Reproduce the listing below verbatim, starting at the line containing "this 640×480 image." and continuing through the end of the listing, both ends included. Omit the pictures from the output.
### Data for this exercise
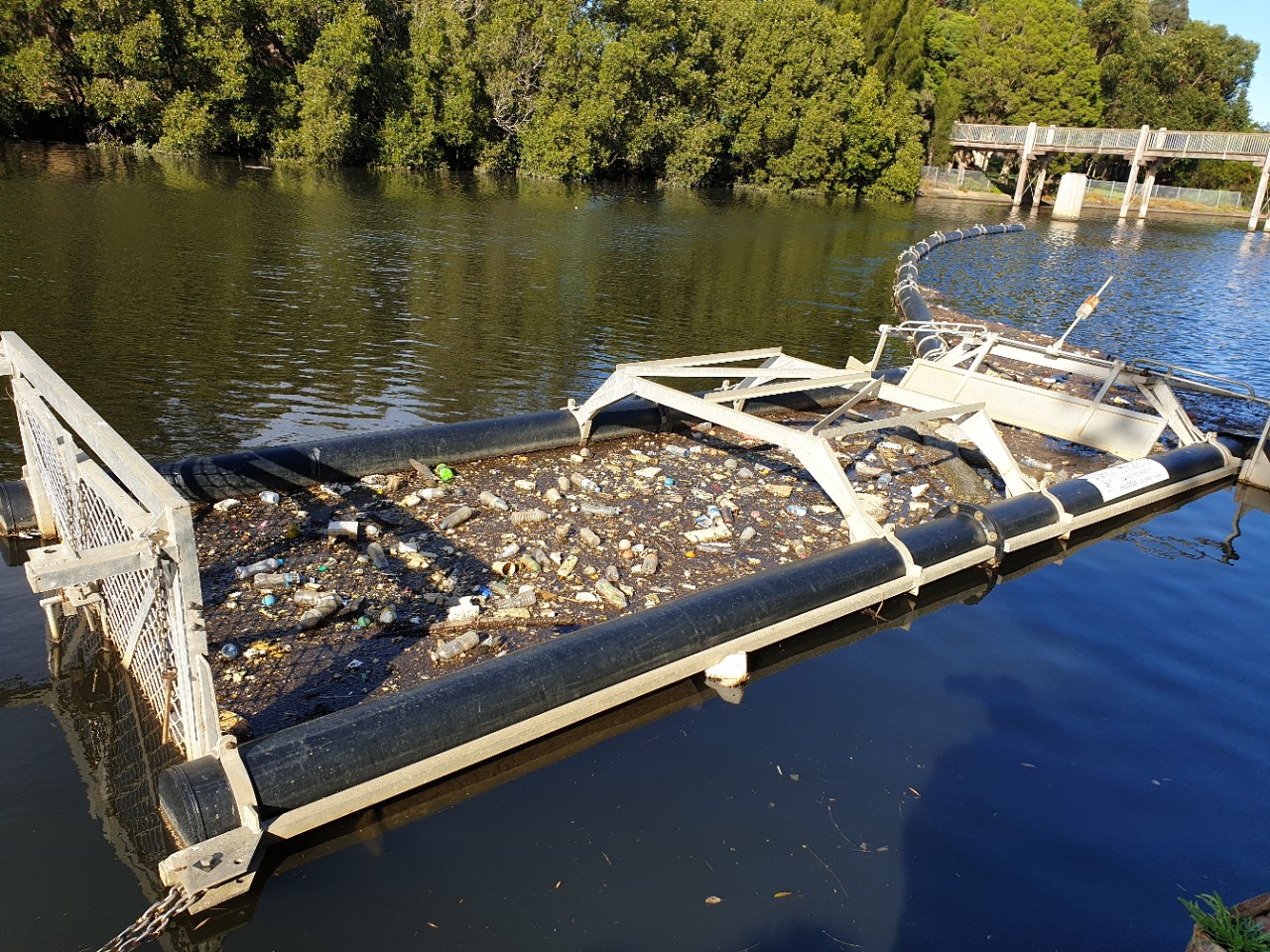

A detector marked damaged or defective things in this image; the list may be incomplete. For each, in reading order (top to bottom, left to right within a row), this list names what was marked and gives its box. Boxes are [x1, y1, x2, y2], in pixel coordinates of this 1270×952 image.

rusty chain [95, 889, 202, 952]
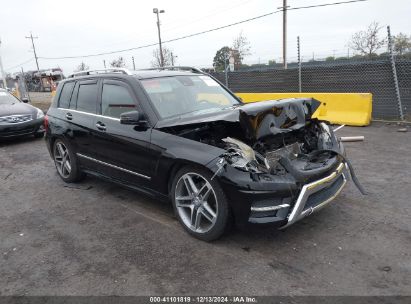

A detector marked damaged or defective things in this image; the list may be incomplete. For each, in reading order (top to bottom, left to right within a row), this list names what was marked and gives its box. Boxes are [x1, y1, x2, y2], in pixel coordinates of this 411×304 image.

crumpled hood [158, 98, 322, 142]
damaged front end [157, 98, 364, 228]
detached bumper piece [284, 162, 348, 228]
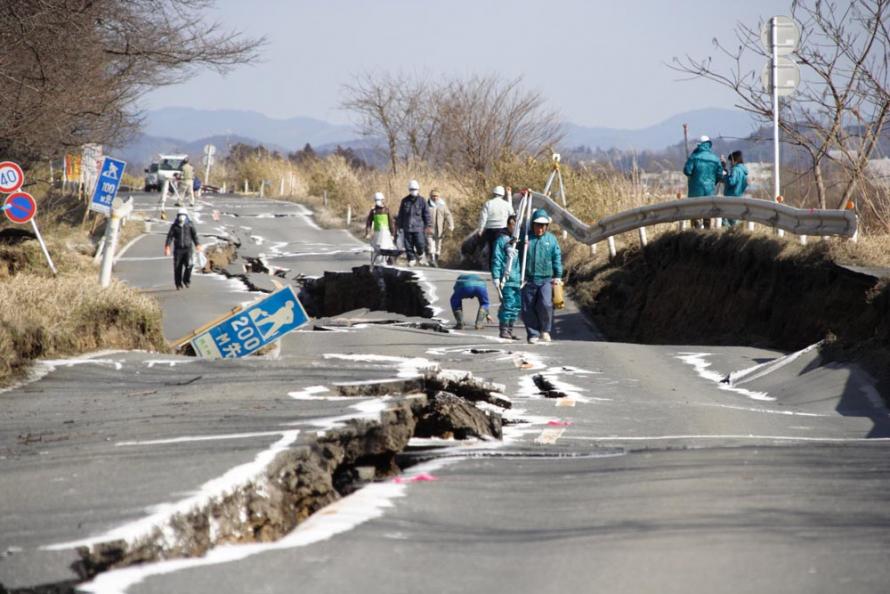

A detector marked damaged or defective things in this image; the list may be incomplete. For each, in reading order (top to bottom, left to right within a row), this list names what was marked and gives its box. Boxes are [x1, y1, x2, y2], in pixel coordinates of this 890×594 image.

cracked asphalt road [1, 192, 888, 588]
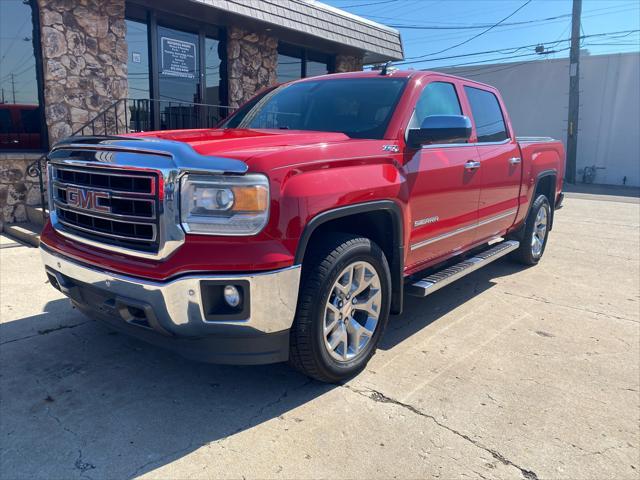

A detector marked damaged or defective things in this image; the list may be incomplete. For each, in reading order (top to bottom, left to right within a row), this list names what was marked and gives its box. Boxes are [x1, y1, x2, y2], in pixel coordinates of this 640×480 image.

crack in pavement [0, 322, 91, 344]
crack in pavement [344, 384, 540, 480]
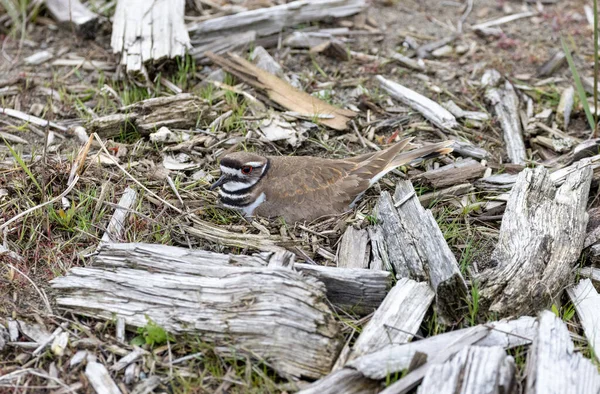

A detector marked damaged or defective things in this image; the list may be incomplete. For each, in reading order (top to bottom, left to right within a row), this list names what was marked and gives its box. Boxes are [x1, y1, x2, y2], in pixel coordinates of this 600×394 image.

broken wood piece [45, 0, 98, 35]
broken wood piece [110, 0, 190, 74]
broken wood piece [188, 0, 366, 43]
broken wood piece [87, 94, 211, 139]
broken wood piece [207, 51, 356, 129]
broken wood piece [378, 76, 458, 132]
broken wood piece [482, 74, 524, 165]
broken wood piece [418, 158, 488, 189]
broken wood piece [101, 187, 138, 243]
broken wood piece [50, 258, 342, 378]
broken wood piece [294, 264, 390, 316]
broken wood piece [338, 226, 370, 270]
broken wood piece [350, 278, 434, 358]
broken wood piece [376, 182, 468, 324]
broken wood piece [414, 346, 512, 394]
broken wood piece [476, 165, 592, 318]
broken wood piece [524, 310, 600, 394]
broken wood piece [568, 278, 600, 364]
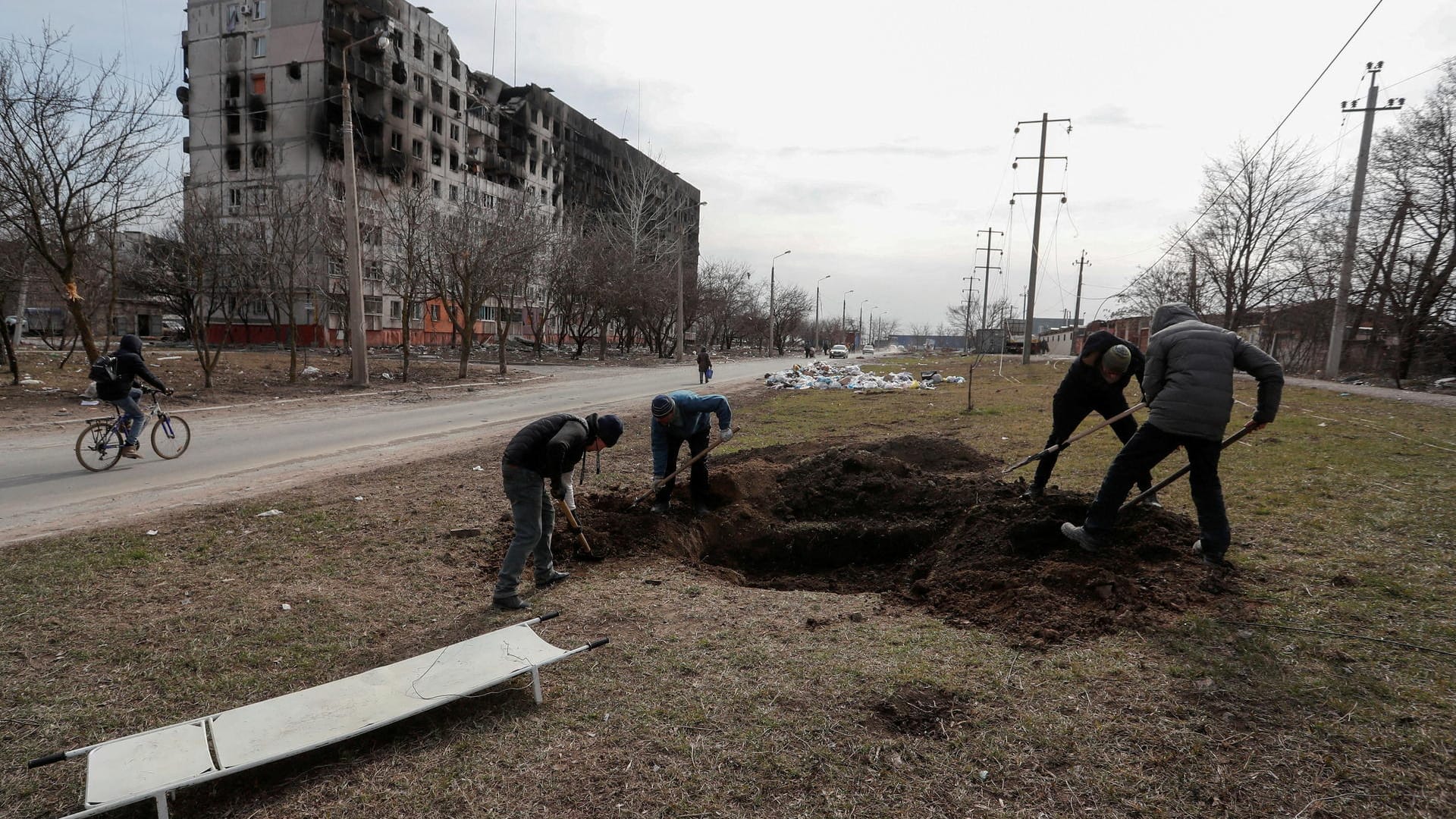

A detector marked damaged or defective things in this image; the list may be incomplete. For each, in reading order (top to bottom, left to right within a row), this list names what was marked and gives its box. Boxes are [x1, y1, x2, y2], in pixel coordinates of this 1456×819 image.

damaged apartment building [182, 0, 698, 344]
######
> [Written reply]:
A detector marked damaged or defective things in this image; the list may be incomplete. For each, in reading order (top to bottom, left to right within a row), this list names what was marked and gives its box. Boxes are [x1, y1, x2, y2], in pixel coordinates of this 640×480 image.

crack in pavement [0, 322, 91, 344]
crack in pavement [344, 384, 540, 480]

A detector marked damaged or defective things in this image; the list may be incomplete. For each, in reading order (top to bottom, left to right within a row), this list names what was marked and gives its box. Boxes are [x1, y1, x2, y2], in pixel coordinates of this 600×394 image.

broken wood piece [45, 0, 98, 35]
broken wood piece [110, 0, 190, 74]
broken wood piece [188, 0, 366, 43]
broken wood piece [87, 94, 211, 139]
broken wood piece [207, 51, 356, 129]
broken wood piece [378, 76, 458, 132]
broken wood piece [482, 74, 524, 165]
broken wood piece [418, 158, 488, 189]
broken wood piece [101, 187, 138, 243]
broken wood piece [50, 258, 342, 378]
broken wood piece [294, 264, 390, 316]
broken wood piece [338, 226, 370, 270]
broken wood piece [350, 278, 434, 358]
broken wood piece [376, 182, 468, 324]
broken wood piece [414, 346, 512, 394]
broken wood piece [476, 165, 592, 318]
broken wood piece [524, 310, 600, 394]
broken wood piece [568, 278, 600, 364]

A detector marked damaged or defective things in this image; the list may be incomplete. For each, in reading order (top to bottom, left to right within a row), this list names what was marked and gives its box. Boxes are [x1, y1, x2, y2], in pixel coordinates of this 1456×819 image.

damaged apartment building [182, 0, 698, 344]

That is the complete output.